Boring Jurors to Death

September 12, 2011 Jurors

Bored Baby PhotoNo one ever sold an idea by boring the audience. Our most important product is human attention. Without the attention of the jurors, your message is lost. A good part of our art is gaining attention and keeping it. No juror wants to get trapped in a jargon-filled jungle, forced to listen to self-inflated arrogant egotists, droning on in mind-numbing monologues, especially when they were dragooned into a non-paying job.

We are taking some of the juror’s most precious commodity: his time. So ask yourself — are they getting what they paid for? If you want to get it — along with his attention — and keep it, you have to give him a reason for giving it to you. His attention is a gift to you, so use it wisely. Either it can be from his implicit confidence that anything you say is important — and few trial lawyers are in a position to command this kind of respect — or his speedy recognition that what you are saying is worth listening to.

We all know that jurors’ minds can wander. Usually after lunch jurors mentally zone out and their attention wanders away from the courthouse into more personally interesting things like doing the laundry, buying a new car, or fantasizing about Pamela Anderson. I like to keep in mind this bit from Ben Stein in Ferris Bueller’s Day off.

 

Here are actual excerpts from two newspaper articles about jurors. They are self-explanatory:

May 29, 2009

Bored Juror Goes Missing

A juror in Oregon refuses to return to hear the remainder of a trial because he ‘just can’t take it any more’

Some trials are sensational, but jurors cannot always rely on getting a stimulating case to hear. Grant Faber, a juror in Oregon, recently left the case he was hearing at lunch time and did not go back in the afternoon because, as he told police when they later apprehended him, he was “extremely bored” in court.

Tedium, though, is not a recognized excuse for abandoning jury duty; Faber is now facing court again, this time as the defendant in a contempt of court case. In an interview with police that had been dispatched with an arrest warrant from the judge, Faber said he found the proceedings at Washington County courthouse so dull that he “just couldn’t take it any more.” Assuming he finds his own trial a sufficiently interesting drama to attend, the proceedings will begin next month.

CHICAGO – They appeared to doze. They stared at the ceiling. They doodled in notebooks, picked at their fingernails, played with their pens.

By National Post June 27, 2007

CHICAGO – They appeared to doze. They stared at the ceiling. They doodled in notebooks, picked at their fingernails, played with their pens.

There is no doubt that during the three months of Conrad Black’s criminal trial, at times the 16-member jury was bored silly.

And at times, their pinched expressions suggested they were having trouble following the case as lawyers flashed document after document at them on the courtroom projector. At times, the lawyers did not even bother to explain what the documents were or where they came from.

Lawyers for both sides spent days chasing witnesses down esoteric paths of questioning about accounting principles, proxy statements and the finer points of non-compete agreements.

And I recently read about an Australian drug conspiracy trial had been going for three months, with more than 100 witnesses having already testified, at an estimated cost of nearly $1 million U.S. dollars, and the trial judge declared a mistrial because five jurors admitted they were playing Sudoku instead of listening to the evidence.
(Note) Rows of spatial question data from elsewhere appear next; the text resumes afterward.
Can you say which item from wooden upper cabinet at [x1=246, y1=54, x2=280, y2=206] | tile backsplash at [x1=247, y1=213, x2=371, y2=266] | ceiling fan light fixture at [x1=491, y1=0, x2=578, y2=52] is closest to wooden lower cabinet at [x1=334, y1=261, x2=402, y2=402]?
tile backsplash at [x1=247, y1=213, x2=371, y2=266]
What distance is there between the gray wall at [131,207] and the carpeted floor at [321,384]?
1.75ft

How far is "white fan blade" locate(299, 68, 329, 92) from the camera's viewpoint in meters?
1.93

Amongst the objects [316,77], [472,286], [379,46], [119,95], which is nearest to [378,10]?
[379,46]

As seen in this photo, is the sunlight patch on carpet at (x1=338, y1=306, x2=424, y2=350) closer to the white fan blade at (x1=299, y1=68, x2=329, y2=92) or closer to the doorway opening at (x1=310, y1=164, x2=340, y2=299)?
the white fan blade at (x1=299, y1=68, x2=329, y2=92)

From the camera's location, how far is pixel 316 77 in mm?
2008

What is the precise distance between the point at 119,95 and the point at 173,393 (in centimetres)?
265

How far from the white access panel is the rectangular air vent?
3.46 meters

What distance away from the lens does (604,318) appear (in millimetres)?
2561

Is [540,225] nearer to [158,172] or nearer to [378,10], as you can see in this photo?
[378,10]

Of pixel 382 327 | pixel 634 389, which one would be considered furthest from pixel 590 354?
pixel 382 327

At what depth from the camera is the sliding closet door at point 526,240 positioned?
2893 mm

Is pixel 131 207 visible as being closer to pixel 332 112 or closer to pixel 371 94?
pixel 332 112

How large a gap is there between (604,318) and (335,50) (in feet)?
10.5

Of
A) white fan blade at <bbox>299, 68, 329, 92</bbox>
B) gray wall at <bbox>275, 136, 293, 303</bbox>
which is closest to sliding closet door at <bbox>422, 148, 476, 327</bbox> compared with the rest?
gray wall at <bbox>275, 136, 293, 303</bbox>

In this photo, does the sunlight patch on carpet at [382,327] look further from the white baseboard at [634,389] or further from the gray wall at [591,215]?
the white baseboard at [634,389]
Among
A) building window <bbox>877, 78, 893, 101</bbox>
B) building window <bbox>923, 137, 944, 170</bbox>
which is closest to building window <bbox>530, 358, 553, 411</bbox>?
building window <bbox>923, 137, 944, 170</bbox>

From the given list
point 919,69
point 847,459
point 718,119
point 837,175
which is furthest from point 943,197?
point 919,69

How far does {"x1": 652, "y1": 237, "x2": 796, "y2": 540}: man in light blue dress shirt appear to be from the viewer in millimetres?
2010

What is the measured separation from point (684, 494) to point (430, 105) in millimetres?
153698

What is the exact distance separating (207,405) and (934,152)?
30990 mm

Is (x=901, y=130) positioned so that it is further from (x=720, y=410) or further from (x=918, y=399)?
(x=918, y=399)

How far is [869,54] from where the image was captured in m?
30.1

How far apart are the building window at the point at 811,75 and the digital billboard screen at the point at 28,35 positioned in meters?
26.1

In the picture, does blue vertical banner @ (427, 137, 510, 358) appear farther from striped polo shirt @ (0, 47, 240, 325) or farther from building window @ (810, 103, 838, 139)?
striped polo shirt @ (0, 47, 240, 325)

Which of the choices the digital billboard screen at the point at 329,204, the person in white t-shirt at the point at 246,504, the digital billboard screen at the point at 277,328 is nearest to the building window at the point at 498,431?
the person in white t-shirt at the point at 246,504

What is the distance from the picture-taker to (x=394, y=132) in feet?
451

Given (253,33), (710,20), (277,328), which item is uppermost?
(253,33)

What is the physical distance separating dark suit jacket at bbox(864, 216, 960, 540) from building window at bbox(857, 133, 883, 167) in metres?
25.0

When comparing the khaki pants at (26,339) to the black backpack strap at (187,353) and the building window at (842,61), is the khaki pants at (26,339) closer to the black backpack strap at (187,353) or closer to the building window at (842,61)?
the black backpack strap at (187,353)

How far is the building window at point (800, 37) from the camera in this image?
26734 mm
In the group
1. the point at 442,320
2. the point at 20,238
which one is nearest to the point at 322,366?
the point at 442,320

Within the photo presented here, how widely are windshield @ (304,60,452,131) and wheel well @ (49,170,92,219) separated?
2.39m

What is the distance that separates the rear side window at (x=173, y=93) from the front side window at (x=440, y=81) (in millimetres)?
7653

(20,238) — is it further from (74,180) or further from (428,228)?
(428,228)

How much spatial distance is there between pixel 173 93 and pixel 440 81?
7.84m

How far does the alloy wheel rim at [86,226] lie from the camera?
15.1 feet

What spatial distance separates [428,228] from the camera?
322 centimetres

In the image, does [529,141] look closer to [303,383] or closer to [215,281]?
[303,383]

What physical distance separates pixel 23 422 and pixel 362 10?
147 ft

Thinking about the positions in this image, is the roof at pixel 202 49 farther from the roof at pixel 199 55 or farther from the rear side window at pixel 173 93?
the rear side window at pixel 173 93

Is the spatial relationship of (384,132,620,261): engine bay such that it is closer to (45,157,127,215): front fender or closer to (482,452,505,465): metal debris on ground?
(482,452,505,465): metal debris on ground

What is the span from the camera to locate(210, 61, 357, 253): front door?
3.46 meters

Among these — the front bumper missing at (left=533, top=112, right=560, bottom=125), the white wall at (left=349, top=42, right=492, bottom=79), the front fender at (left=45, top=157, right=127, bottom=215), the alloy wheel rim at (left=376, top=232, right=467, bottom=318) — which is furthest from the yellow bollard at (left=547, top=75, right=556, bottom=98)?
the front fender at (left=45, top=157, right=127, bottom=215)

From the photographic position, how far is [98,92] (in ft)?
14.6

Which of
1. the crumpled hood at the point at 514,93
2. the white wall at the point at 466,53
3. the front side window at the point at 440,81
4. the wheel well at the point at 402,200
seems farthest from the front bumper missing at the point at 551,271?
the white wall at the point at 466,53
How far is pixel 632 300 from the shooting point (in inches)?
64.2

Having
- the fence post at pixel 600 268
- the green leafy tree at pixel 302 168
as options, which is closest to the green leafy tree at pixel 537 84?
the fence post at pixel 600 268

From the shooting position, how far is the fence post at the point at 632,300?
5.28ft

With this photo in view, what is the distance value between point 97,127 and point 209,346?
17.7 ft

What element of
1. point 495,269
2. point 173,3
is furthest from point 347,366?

The responsibility for that stands squarely on the shoulders of the trial lawyers.

In fact, there is a word for this: sitzfleisch. The ability to sit through or tolerate something boring.

You have their attention for 3 minutes at most because they are thinking this is new and interesting. After that, they start thinking about other things more interesting to them. In our modern world there is a lot of competition for attention. We are constantly bombarded with a deluge of communication: emails, voicemails, snail mail, banner ads, billboards, books, presentations, magazines, notes, iPhone notifications, instant messages, and texts. All these messages have one aspect in common; it allows them to control the information they receive. In court, they are forced to sit quietly in the jury box and listen to us.

For hundreds of years, lawyers presenting cases in court used solely verbal messages to explain their ideas. But the days when juries could listen to Clarence Darrow arguing for 12 hours over three days are long gone. Our jurors are used to getting information through quick TV bites. They are dazzled by the brilliant graphics of CSI. They are addicted to the tools of modern advertising and television. They multitask by using Twitter, Facebook, e-mail, YouTube, flashy websites, mobile phones full of innovative graphics. It’s our job to get the jurors’ attention and get them to stop thinking of their e-mail, text messages, and tweets.

Part of the problem is that the listener thinks six times faster than we can speak. We need to create enough interest in our message to prevent their mental recess. Variety is the key. Slow down, speed up. Perhaps you need to interest them with the story of the case, good character descriptions, and attention-grabbing graphics. Our arsenals are full of tools to do this.

It’s commonly said that, “Knowledge is power,” but this is only a partial truth. All the knowledge in the world benefits little unless it is communicated; otherwise it dies with the one knowing.

COMMUNICATION is power.

In the end, jurors are persuaded not by what we say, but by what they understand.